If you’re still looking for a summer read that doesn’t wilt in the heat, you’d be hard-pressed to find a better candidate than Don Winslow’s The Kings of Cool, prequel to Savages (the movie adaptation of which oopened in theaters this July). The riveting Savages was built on short, Tumblr-post-sized chapters. In fact, chapter one memorably contained only two words, the second of which is “you.” Even if you’re flipping actual wood-pulp pages, Savages seems designed for scrolling; compulsively hitting refresh for more.
Kings of Cool not only doesn’t mess with that fast-paced formula, it turns out to be the stronger novel. For all its back-and-forth dialogue and racing-pulse drama, Savages was at times too one-dimensional in its plotting: Mexican drug cartel kidnaps O (short for Ophelia), Ben and Chon race to get their SoCal rich-girl-friend-with-benefits back.
Parallel narratives add considerable depth to Winslow's prequel. In addition to providing more background on how Ben and Chon got started in the business of hydroponic cannabis (the duo goes grow-house-hunting with a real-estate agent) and O’s dysfunctional relationship with her Orange County serial trophy mom, Paqu (“passive aggressive queen of the universe”), Kings flashes back to Southern California in the ’60s, when drugs became widespread in the laid-back Laguna Beach surfing community—and it turns out the trio’s parents had quite a lot to do with spreading them.

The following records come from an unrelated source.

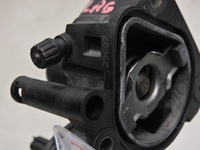 фото thumb №7, Термостат корпус renault laguna iii 2.0 dci 8200801571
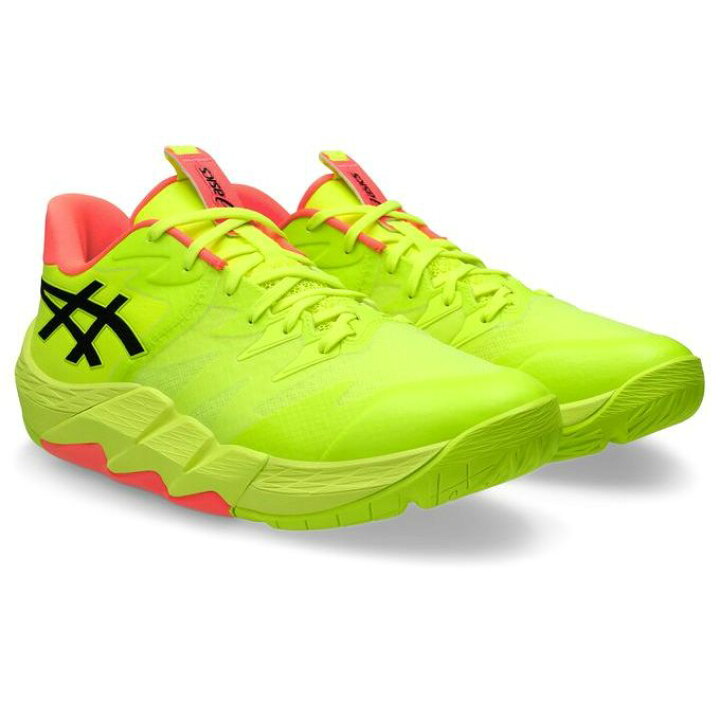 楽天市場】アシックス ASICS メンズ レディース バスケットボール 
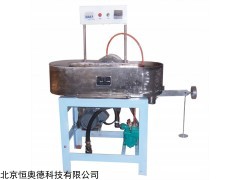 制浆造纸实验打浆机    型号：HAD-ZT4-00/23L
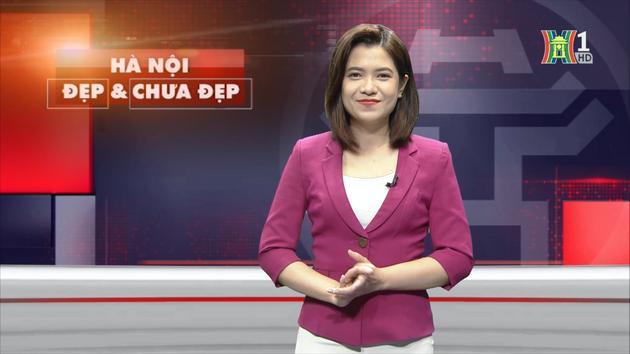 Đài Hà Nội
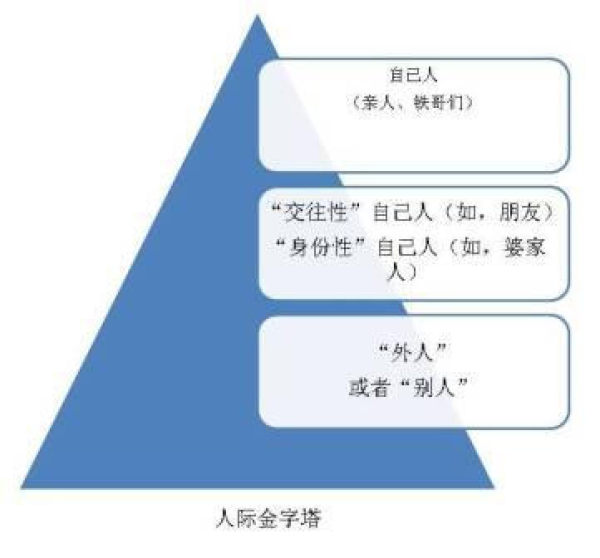 杰帕德的冒险_杰帕德的_杰帕德台词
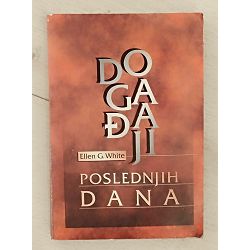 dogadaji-poslednjih-dana-ellen-g-white-96384-r-29_56358.jpg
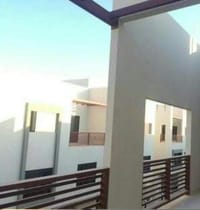 4-Bed Villa for Sale in Al Seeb | OMR 90,000 | REF 250MB thumbnail 7
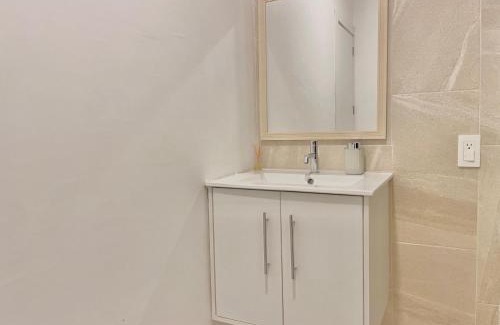 Manta Apartamento | Lujoso, Moderno y acogedor Departamento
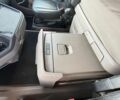 Белый Сканиа R 580, объемом двигателя 16.35 л и пробегом 466 тыс. км за 75797 $, фото 60 на Automoto.ua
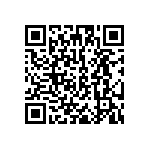 C1206C473JARACTU QRCode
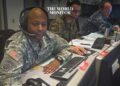 Pentagon Investigates “Critical Compromise” of US Air Force Communications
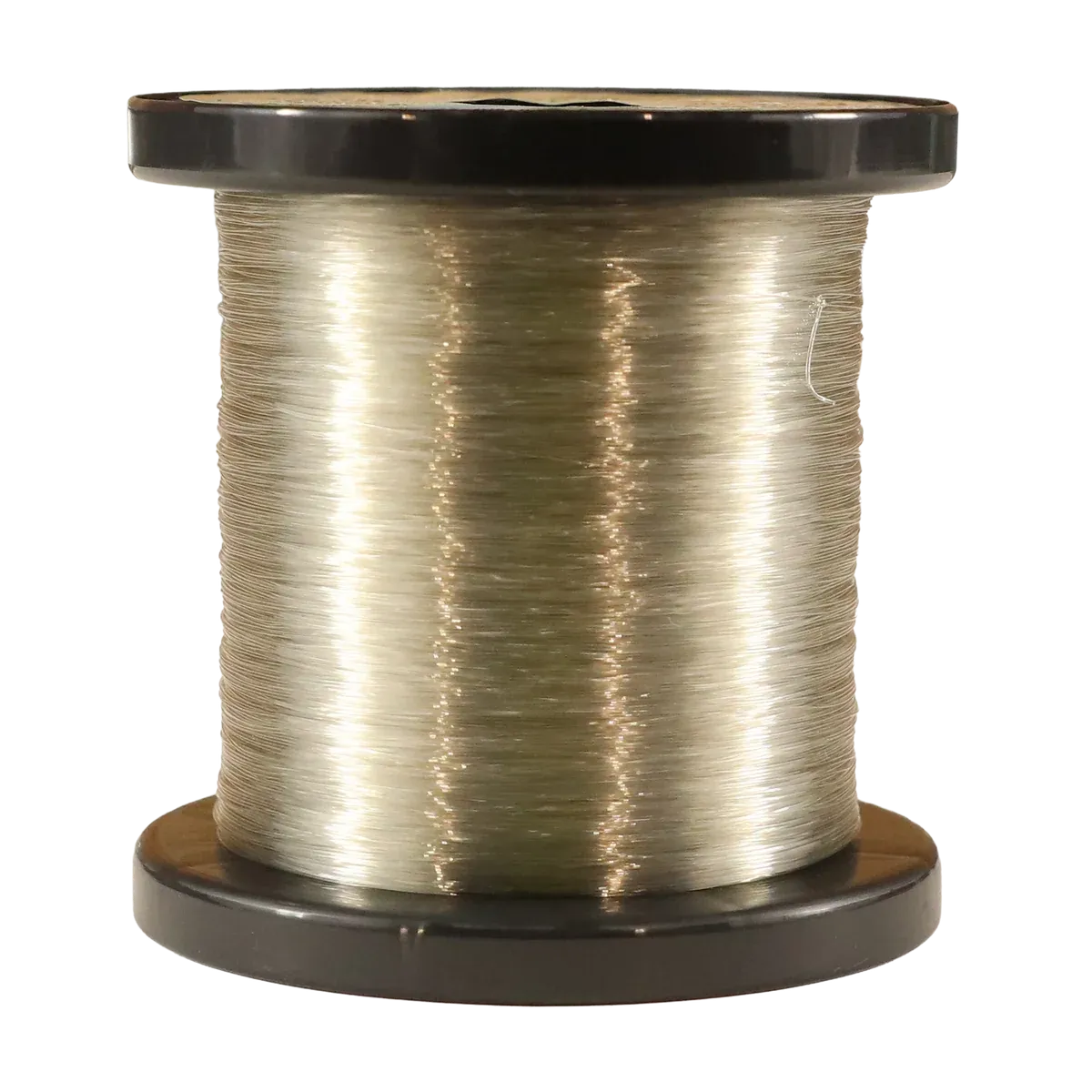 Maxima Ultragreen 18lbs/8.5kg 300mtrs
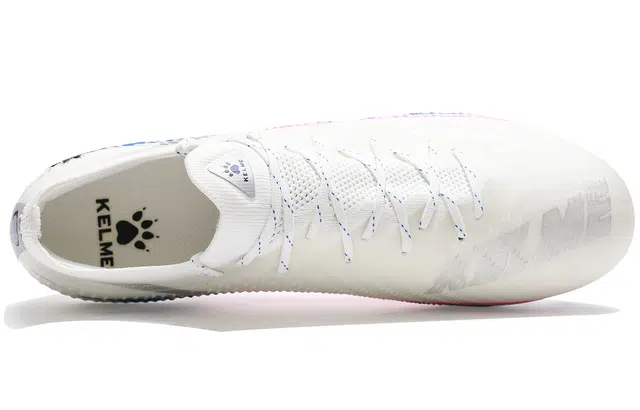 KELME 2.5 MG TPU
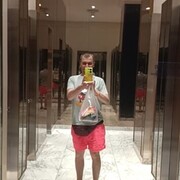 ���������� ������, ���� ������� ������, 37 ���, ������������ ��� ����� � ���������, c�������� ���������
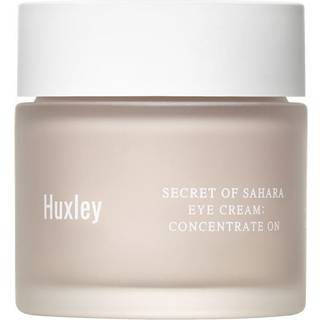 Huxley Eye Cream Concentrate On 30 ml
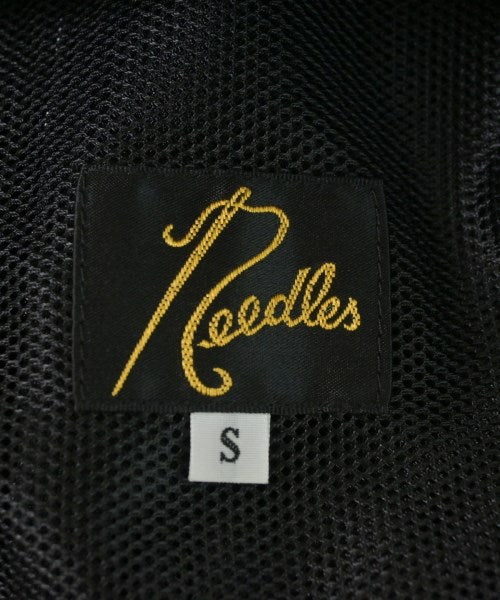 Needles 其他款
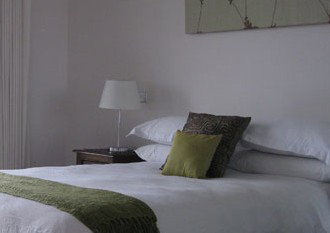 Canberra Furnished Accommodation - Accommodation Mt Buller 1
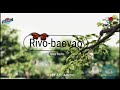 RIVO-BAOVAO : Viva Radio #gasyrakoto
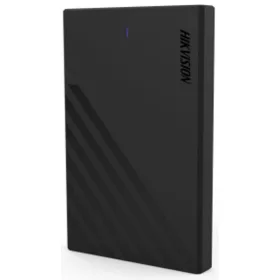 2.5" SATA HDD külső ház USB 3.0 Hiksemi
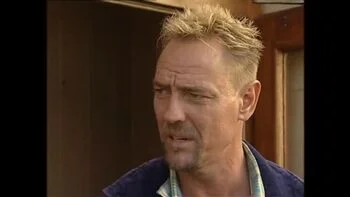 big-cock,pussy,huge-jugs,big-tits,married-woman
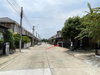 listing thumbnail image 7
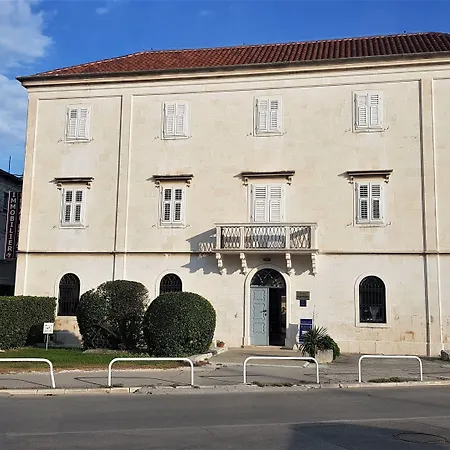 بيت ضيافة Moretti 4*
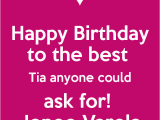 Happy Birthday Tia Quotes Valentines Day Love Quotes Car Interior Design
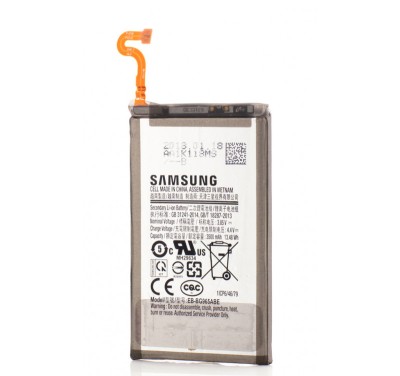 Acumulator Samsung EB-BG965, LXT foto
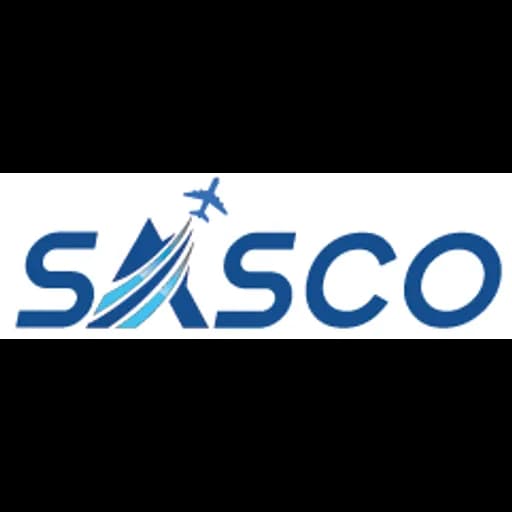 Milan - S.A.S.Co SRL (Milan, Head Office) logo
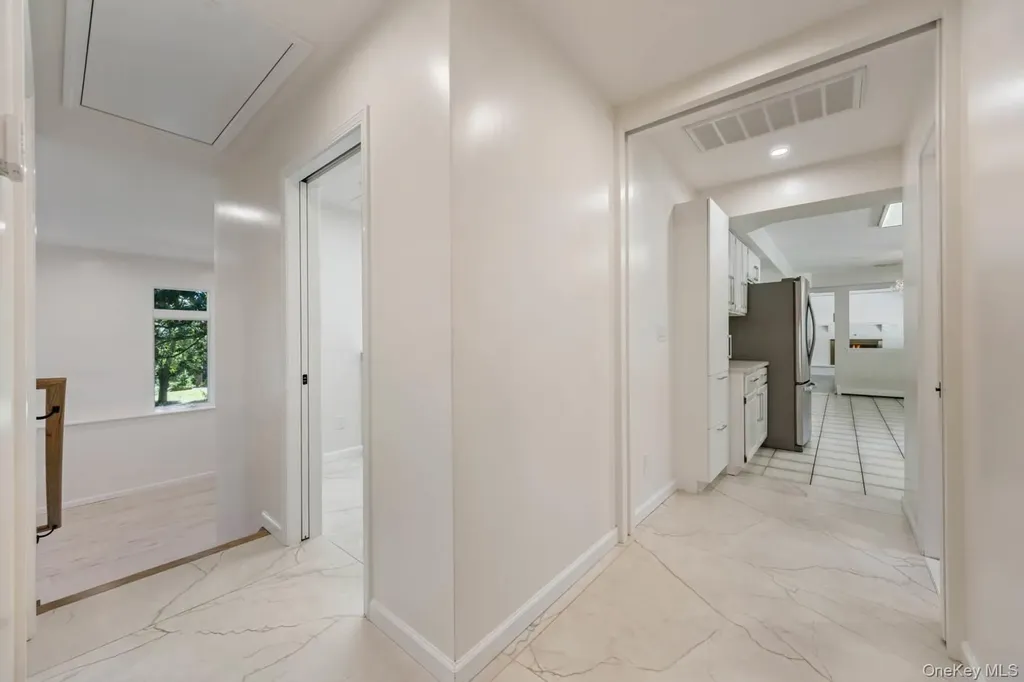 10 Demarest Road Spring Valley NY 10977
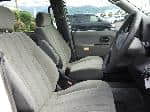 Used 2001 TOYOTA TOWNACE NOAH BF69149 for Sale Image 17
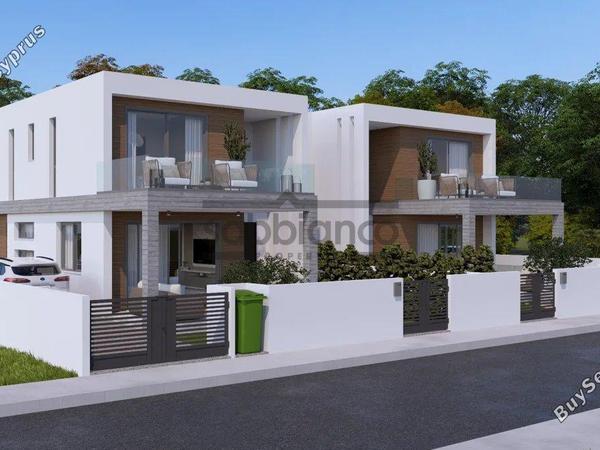 3 bedroom detached house for sale konia paphos 8740860 image 16387102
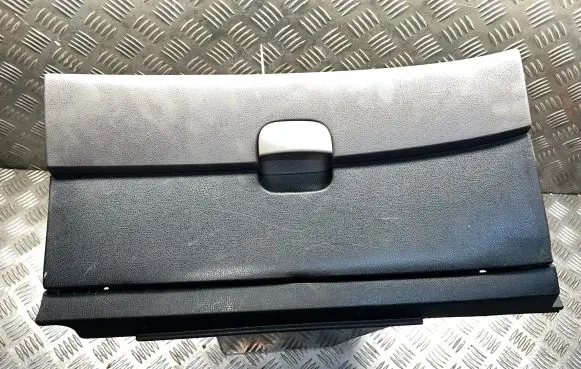 Nissan Qashqai Glove box 68520JD91A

We follow Chon’s dad, John, as he transforms from a 14-year-old skateboarder into a big-time weed dealer under the tutelage of Doc, a larger-than-life surfer Jesus who turns drug profits into free tacos for the hippie multitude. Those lazy, hazy, crazy days soon become a business to be protected, though.
A generation later, gentle-soul Ben has yet to learn similar lessons about the changing game of California marijuana dealing as The Kings of Cool begins. He blows off a tough guy with an “old-school stare” who demands a cut of their profit—"because it’s Ben’s understanding that no one controls the marijuana market.” Separately Chon, an Iraq combat vet under no such illusions, nips a few potential problems in the bud—with a baseball bat. They’re stepping on big toes, an organization that has police on their payroll. By the time Ben and Chon realize that things have developed into a....situation, and O, who assigns numbers to her mom’s many husbands, finds out the identity of her birth father, the past has more than caught up to the present for all three of them.